Dataset entries:
- Opening Delimiter -

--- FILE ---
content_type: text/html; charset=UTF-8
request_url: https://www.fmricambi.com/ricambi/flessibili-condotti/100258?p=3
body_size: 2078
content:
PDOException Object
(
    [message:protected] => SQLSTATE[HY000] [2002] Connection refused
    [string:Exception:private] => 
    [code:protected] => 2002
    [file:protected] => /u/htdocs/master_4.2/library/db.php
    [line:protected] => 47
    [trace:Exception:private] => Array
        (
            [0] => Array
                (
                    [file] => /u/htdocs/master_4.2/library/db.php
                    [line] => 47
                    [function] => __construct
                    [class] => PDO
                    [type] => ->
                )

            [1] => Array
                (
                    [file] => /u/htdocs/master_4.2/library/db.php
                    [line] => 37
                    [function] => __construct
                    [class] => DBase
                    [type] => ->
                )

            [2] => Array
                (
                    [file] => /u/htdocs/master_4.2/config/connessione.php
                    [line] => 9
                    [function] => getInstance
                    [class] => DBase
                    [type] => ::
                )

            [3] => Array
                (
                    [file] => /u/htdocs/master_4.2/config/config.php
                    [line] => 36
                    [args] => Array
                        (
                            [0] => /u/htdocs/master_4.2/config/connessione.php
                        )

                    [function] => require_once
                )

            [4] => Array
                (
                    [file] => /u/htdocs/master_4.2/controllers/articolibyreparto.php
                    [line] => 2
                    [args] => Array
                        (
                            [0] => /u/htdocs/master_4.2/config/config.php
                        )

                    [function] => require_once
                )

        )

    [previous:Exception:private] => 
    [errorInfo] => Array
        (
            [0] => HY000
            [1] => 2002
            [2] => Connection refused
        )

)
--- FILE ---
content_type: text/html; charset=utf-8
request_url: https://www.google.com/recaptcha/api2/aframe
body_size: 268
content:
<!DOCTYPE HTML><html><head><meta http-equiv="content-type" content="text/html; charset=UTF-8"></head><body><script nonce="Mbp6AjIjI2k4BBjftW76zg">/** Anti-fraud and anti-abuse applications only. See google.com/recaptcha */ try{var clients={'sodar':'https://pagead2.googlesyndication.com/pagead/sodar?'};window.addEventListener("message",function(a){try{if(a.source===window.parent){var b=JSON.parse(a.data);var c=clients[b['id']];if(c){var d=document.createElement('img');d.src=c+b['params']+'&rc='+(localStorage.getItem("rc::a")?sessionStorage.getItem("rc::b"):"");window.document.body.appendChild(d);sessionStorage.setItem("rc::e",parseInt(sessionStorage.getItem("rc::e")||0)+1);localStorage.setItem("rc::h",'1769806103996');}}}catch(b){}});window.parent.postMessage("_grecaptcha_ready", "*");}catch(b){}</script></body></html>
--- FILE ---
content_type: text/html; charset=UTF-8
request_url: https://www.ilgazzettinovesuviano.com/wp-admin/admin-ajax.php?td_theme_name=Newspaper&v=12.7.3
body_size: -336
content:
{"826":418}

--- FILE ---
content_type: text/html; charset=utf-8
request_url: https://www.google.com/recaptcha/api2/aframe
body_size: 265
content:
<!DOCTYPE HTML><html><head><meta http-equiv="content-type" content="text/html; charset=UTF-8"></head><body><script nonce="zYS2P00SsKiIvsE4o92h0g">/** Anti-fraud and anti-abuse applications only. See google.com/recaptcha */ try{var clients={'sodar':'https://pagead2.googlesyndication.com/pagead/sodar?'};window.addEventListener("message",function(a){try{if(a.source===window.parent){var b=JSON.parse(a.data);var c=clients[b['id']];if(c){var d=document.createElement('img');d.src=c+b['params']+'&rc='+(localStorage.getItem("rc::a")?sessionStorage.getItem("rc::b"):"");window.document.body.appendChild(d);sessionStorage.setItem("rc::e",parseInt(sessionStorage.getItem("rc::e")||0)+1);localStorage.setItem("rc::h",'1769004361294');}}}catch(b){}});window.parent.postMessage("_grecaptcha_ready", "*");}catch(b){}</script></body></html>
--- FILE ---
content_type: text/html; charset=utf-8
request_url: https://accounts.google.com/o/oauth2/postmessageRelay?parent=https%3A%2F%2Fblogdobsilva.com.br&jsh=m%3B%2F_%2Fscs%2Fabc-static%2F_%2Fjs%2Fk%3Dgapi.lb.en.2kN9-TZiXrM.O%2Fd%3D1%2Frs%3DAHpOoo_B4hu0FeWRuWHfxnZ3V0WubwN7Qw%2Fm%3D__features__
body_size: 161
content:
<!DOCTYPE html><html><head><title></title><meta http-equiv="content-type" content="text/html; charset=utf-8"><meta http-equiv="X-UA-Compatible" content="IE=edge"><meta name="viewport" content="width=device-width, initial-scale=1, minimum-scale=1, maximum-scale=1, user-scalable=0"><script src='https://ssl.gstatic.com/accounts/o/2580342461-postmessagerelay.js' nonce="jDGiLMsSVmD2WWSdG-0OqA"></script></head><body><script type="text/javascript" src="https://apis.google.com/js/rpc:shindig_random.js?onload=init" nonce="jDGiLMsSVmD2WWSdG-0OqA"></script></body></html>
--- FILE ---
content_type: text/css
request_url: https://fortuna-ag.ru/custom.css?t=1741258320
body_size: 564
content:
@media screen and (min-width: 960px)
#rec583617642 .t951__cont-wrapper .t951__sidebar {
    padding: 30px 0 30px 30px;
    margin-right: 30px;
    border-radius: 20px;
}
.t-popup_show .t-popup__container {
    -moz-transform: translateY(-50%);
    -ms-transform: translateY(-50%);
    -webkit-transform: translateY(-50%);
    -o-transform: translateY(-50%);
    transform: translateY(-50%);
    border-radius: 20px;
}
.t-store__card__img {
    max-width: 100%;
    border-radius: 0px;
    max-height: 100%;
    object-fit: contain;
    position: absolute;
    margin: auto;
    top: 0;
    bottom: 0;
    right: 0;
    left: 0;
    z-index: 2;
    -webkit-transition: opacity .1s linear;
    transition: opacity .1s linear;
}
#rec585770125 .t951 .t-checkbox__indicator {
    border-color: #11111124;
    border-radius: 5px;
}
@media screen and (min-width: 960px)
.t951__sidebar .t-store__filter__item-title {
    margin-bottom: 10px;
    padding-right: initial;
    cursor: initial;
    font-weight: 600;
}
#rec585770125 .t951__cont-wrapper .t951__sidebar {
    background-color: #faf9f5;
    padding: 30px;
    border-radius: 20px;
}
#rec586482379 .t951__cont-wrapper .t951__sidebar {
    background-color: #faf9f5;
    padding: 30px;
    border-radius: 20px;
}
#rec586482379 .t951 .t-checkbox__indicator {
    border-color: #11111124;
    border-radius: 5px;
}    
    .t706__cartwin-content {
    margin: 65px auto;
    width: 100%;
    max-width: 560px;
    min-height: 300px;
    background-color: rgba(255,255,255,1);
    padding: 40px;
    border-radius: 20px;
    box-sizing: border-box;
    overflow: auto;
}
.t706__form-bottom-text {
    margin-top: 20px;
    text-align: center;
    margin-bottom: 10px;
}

- Closing Delimiter -

What is being asked :: What is needed is a faithful transcription of every entry.

Problem solution ::
--- FILE ---
content_type: text/html; charset=UTF-8
request_url: https://www.fmricambi.com/ricambi/flessibili-condotti/100258?p=3
body_size: 2078
content:
PDOException Object
(
    [message:protected] => SQLSTATE[HY000] [2002] Connection refused
    [string:Exception:private] => 
    [code:protected] => 2002
    [file:protected] => /u/htdocs/master_4.2/library/db.php
    [line:protected] => 47
    [trace:Exception:private] => Array
        (
            [0] => Array
                (
                    [file] => /u/htdocs/master_4.2/library/db.php
                    [line] => 47
                    [function] => __construct
                    [class] => PDO
                    [type] => ->
                )

            [1] => Array
                (
                    [file] => /u/htdocs/master_4.2/library/db.php
                    [line] => 37
                    [function] => __construct
                    [class] => DBase
                    [type] => ->
                )

            [2] => Array
                (
                    [file] => /u/htdocs/master_4.2/config/connessione.php
                    [line] => 9
                    [function] => getInstance
                    [class] => DBase
                    [type] => ::
                )

            [3] => Array
                (
                    [file] => /u/htdocs/master_4.2/config/config.php
                    [line] => 36
                    [args] => Array
                        (
                            [0] => /u/htdocs/master_4.2/config/connessione.php
                        )

                    [function] => require_once
                )

            [4] => Array
                (
                    [file] => /u/htdocs/master_4.2/controllers/articolibyreparto.php
                    [line] => 2
                    [args] => Array
                        (
                            [0] => /u/htdocs/master_4.2/config/config.php
                        )

                    [function] => require_once
                )

        )

    [previous:Exception:private] => 
    [errorInfo] => Array
        (
            [0] => HY000
            [1] => 2002
            [2] => Connection refused
        )

)
--- FILE ---
content_type: text/html; charset=utf-8
request_url: https://www.google.com/recaptcha/api2/aframe
body_size: 268
content:
<!DOCTYPE HTML><html><head><meta http-equiv="content-type" content="text/html; charset=UTF-8"></head><body><script nonce="Mbp6AjIjI2k4BBjftW76zg">/** Anti-fraud and anti-abuse applications only. See google.com/recaptcha */ try{var clients={'sodar':'https://pagead2.googlesyndication.com/pagead/sodar?'};window.addEventListener("message",function(a){try{if(a.source===window.parent){var b=JSON.parse(a.data);var c=clients[b['id']];if(c){var d=document.createElement('img');d.src=c+b['params']+'&rc='+(localStorage.getItem("rc::a")?sessionStorage.getItem("rc::b"):"");window.document.body.appendChild(d);sessionStorage.setItem("rc::e",parseInt(sessionStorage.getItem("rc::e")||0)+1);localStorage.setItem("rc::h",'1769806103996');}}}catch(b){}});window.parent.postMessage("_grecaptcha_ready", "*");}catch(b){}</script></body></html>
--- FILE ---
content_type: text/html; charset=UTF-8
request_url: https://www.ilgazzettinovesuviano.com/wp-admin/admin-ajax.php?td_theme_name=Newspaper&v=12.7.3
body_size: -336
content:
{"826":418}

--- FILE ---
content_type: text/html; charset=utf-8
request_url: https://www.google.com/recaptcha/api2/aframe
body_size: 265
content:
<!DOCTYPE HTML><html><head><meta http-equiv="content-type" content="text/html; charset=UTF-8"></head><body><script nonce="zYS2P00SsKiIvsE4o92h0g">/** Anti-fraud and anti-abuse applications only. See google.com/recaptcha */ try{var clients={'sodar':'https://pagead2.googlesyndication.com/pagead/sodar?'};window.addEventListener("message",function(a){try{if(a.source===window.parent){var b=JSON.parse(a.data);var c=clients[b['id']];if(c){var d=document.createElement('img');d.src=c+b['params']+'&rc='+(localStorage.getItem("rc::a")?sessionStorage.getItem("rc::b"):"");window.document.body.appendChild(d);sessionStorage.setItem("rc::e",parseInt(sessionStorage.getItem("rc::e")||0)+1);localStorage.setItem("rc::h",'1769004361294');}}}catch(b){}});window.parent.postMessage("_grecaptcha_ready", "*");}catch(b){}</script></body></html>
--- FILE ---
content_type: text/html; charset=utf-8
request_url: https://accounts.google.com/o/oauth2/postmessageRelay?parent=https%3A%2F%2Fblogdobsilva.com.br&jsh=m%3B%2F_%2Fscs%2Fabc-static%2F_%2Fjs%2Fk%3Dgapi.lb.en.2kN9-TZiXrM.O%2Fd%3D1%2Frs%3DAHpOoo_B4hu0FeWRuWHfxnZ3V0WubwN7Qw%2Fm%3D__features__
body_size: 161
content:
<!DOCTYPE html><html><head><title></title><meta http-equiv="content-type" content="text/html; charset=utf-8"><meta http-equiv="X-UA-Compatible" content="IE=edge"><meta name="viewport" content="width=device-width, initial-scale=1, minimum-scale=1, maximum-scale=1, user-scalable=0"><script src='https://ssl.gstatic.com/accounts/o/2580342461-postmessagerelay.js' nonce="jDGiLMsSVmD2WWSdG-0OqA"></script></head><body><script type="text/javascript" src="https://apis.google.com/js/rpc:shindig_random.js?onload=init" nonce="jDGiLMsSVmD2WWSdG-0OqA"></script></body></html>
--- FILE ---
content_type: text/css
request_url: https://fortuna-ag.ru/custom.css?t=1741258320
body_size: 564
content:
@media screen and (min-width: 960px)
#rec583617642 .t951__cont-wrapper .t951__sidebar {
    padding: 30px 0 30px 30px;
    margin-right: 30px;
    border-radius: 20px;
}
.t-popup_show .t-popup__container {
    -moz-transform: translateY(-50%);
    -ms-transform: translateY(-50%);
    -webkit-transform: translateY(-50%);
    -o-transform: translateY(-50%);
    transform: translateY(-50%);
    border-radius: 20px;
}
.t-store__card__img {
    max-width: 100%;
    border-radius: 0px;
    max-height: 100%;
    object-fit: contain;
    position: absolute;
    margin: auto;
    top: 0;
    bottom: 0;
    right: 0;
    left: 0;
    z-index: 2;
    -webkit-transition: opacity .1s linear;
    transition: opacity .1s linear;
}
#rec585770125 .t951 .t-checkbox__indicator {
    border-color: #11111124;
    border-radius: 5px;
}
@media screen and (min-width: 960px)
.t951__sidebar .t-store__filter__item-title {
    margin-bottom: 10px;
    padding-right: initial;
    cursor: initial;
    font-weight: 600;
}
#rec585770125 .t951__cont-wrapper .t951__sidebar {
    background-color: #faf9f5;
    padding: 30px;
    border-radius: 20px;
}
#rec586482379 .t951__cont-wrapper .t951__sidebar {
    background-color: #faf9f5;
    padding: 30px;
    border-radius: 20px;
}
#rec586482379 .t951 .t-checkbox__indicator {
    border-color: #11111124;
    border-radius: 5px;
}    
    .t706__cartwin-content {
    margin: 65px auto;
    width: 100%;
    max-width: 560px;
    min-height: 300px;
    background-color: rgba(255,255,255,1);
    padding: 40px;
    border-radius: 20px;
    box-sizing: border-box;
    overflow: auto;
}
.t706__form-bottom-text {
    margin-top: 20px;
    text-align: center;
    margin-bottom: 10px;
}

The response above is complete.